Trading single stock futures also has some drawbacks:
- Changing margin requirements: Because each contract’s tick size is $1, price gaps that are common in the stock markets can put the futures positions at risk, especially when adjusted for the daily margin requirements. For example a $5 gap in AAPL’s share price could mean adding or deducting $100.
- No stock holder privileges: When you trade the single stock futures, you do not get any stock holder privileges, meaning that there are no voting rights or dividends if the stock pays out
- Risk of losing more: Because single stock futures trade on leverage, there is a risk of losing more than what you initially invested into the futures contract. This therefore requires that you monitor your single stock futures positions frequently.

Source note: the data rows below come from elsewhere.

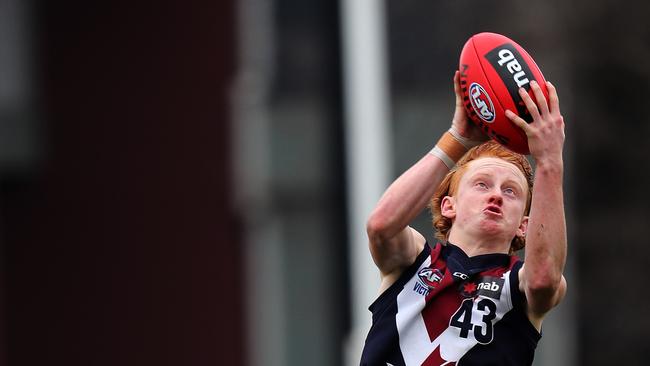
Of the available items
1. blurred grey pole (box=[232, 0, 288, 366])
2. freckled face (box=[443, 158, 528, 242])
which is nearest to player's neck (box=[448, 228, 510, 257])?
freckled face (box=[443, 158, 528, 242])

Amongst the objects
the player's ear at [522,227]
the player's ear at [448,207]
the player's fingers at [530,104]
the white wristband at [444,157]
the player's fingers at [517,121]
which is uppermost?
the player's fingers at [530,104]

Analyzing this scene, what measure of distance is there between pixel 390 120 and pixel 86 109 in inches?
309

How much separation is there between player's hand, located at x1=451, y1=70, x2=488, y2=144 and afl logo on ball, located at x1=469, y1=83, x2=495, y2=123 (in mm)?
99

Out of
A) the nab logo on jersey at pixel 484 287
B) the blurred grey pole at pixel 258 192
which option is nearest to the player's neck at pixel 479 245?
the nab logo on jersey at pixel 484 287

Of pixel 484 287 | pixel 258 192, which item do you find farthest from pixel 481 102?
pixel 258 192

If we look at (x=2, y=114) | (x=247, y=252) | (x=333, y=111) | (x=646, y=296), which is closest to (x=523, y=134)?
(x=646, y=296)

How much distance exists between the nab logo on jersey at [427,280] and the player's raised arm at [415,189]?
0.46 ft

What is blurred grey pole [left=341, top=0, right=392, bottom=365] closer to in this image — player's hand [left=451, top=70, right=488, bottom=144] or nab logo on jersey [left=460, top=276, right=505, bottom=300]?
player's hand [left=451, top=70, right=488, bottom=144]

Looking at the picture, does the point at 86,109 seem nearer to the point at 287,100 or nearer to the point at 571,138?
the point at 287,100

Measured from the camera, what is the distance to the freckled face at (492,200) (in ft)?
18.6

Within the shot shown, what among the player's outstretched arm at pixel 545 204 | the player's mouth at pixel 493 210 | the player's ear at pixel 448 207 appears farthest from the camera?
the player's ear at pixel 448 207

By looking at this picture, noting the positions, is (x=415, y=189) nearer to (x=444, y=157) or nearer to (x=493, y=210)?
(x=444, y=157)

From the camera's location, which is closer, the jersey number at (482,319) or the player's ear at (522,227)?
the jersey number at (482,319)

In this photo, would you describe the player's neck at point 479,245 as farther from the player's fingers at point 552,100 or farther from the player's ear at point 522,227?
the player's fingers at point 552,100
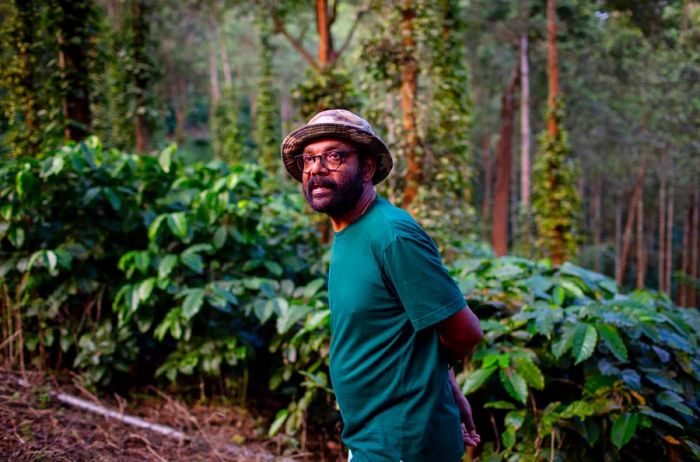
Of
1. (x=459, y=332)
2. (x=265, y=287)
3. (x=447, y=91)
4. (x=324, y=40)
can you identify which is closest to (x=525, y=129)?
(x=324, y=40)

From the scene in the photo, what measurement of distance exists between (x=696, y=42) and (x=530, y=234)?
25.2ft

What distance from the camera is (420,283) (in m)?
1.48

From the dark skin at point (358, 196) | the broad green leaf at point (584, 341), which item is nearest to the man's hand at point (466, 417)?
the dark skin at point (358, 196)

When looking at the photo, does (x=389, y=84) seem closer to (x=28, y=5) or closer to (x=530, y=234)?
(x=28, y=5)

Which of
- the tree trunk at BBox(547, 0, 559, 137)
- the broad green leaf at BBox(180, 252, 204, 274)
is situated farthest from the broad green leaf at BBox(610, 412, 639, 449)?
the tree trunk at BBox(547, 0, 559, 137)

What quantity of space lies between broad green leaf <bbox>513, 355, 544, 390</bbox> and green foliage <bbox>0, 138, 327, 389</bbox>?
1198mm

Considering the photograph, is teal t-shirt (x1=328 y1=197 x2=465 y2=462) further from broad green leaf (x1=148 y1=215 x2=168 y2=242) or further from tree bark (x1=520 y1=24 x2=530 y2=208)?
tree bark (x1=520 y1=24 x2=530 y2=208)

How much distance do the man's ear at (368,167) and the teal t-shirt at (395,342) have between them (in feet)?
0.45

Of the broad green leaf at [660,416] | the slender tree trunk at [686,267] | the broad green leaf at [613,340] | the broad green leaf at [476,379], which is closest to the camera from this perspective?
the broad green leaf at [660,416]

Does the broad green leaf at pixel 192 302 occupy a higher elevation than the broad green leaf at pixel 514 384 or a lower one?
higher

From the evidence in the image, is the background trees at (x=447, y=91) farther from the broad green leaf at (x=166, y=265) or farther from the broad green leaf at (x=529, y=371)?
the broad green leaf at (x=529, y=371)

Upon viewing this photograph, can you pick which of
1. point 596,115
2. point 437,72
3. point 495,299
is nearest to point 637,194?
point 596,115

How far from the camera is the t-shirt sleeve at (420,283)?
4.87 ft

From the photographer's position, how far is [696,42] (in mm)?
15258
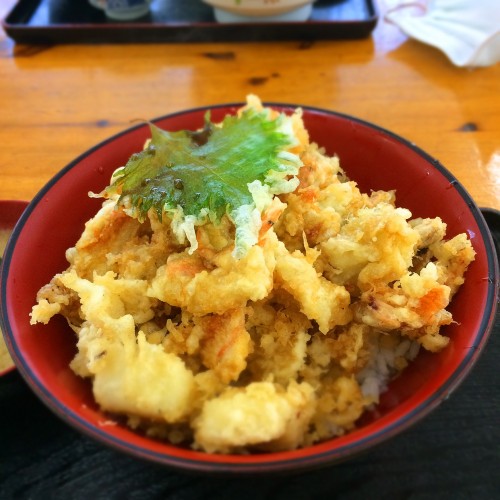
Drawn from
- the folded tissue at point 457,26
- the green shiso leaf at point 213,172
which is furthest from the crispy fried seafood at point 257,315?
the folded tissue at point 457,26

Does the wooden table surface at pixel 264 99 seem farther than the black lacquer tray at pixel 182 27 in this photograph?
No

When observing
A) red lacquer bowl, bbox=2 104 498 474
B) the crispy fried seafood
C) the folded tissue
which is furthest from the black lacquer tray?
the crispy fried seafood

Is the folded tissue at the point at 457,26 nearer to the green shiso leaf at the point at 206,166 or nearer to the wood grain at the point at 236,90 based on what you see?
the wood grain at the point at 236,90

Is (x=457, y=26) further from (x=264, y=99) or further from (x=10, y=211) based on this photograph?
(x=10, y=211)

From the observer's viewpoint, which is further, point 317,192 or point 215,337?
point 317,192

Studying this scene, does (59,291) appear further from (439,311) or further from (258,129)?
(439,311)

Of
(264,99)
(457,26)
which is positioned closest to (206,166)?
(264,99)

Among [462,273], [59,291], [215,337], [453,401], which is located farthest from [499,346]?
[59,291]

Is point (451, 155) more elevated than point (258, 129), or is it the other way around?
point (258, 129)

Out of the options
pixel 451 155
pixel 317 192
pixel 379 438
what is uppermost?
pixel 317 192
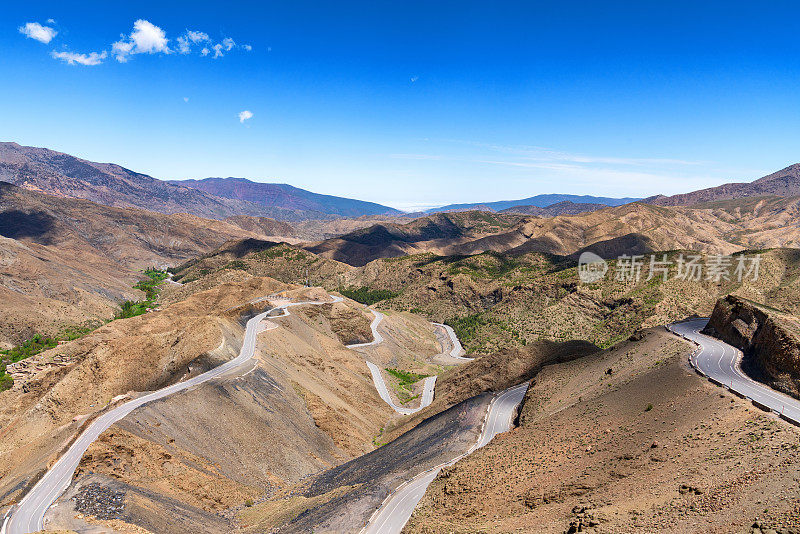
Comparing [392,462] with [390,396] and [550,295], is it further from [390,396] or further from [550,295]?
[550,295]

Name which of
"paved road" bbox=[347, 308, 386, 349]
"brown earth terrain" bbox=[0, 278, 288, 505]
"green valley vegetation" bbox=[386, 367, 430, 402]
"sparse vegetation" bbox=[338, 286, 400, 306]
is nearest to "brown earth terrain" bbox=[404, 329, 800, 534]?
"brown earth terrain" bbox=[0, 278, 288, 505]

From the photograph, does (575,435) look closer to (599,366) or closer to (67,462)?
(599,366)

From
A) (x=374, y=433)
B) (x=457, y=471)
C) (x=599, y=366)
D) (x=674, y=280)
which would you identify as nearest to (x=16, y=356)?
(x=374, y=433)

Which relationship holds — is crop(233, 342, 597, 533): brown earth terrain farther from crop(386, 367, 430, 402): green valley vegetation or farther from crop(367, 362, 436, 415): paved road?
crop(386, 367, 430, 402): green valley vegetation

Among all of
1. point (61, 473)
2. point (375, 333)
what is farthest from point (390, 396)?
point (61, 473)

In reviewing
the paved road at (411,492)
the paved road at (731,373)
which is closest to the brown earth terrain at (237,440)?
the paved road at (411,492)
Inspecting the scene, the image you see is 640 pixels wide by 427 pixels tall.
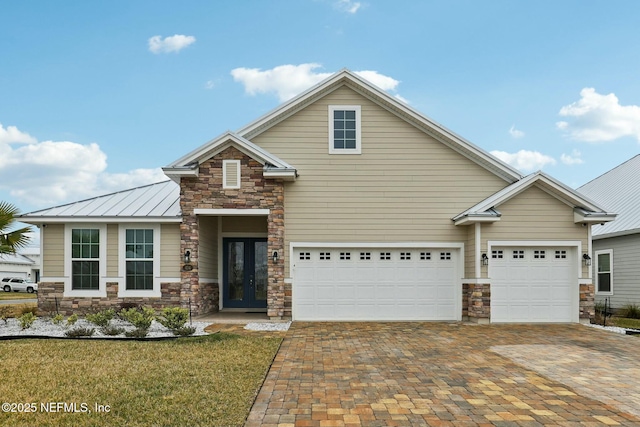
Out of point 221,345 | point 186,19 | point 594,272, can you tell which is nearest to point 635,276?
point 594,272

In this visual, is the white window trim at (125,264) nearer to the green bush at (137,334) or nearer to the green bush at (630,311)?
the green bush at (137,334)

While single stock futures do have its own set of advantages and short comings, it is not suited for anyone. Trading SSF’s are ideal for managing your equity market risks and to make short term profits especially if you day trade the SSF’s. The margin requirements of the stocks being traded under the SSF’s can also be a limiting factor for most traders. The higher the stock price is the lower number of contracts that you can trade due to the margin requirements. Still at 20%, this isn’t a limiting factor.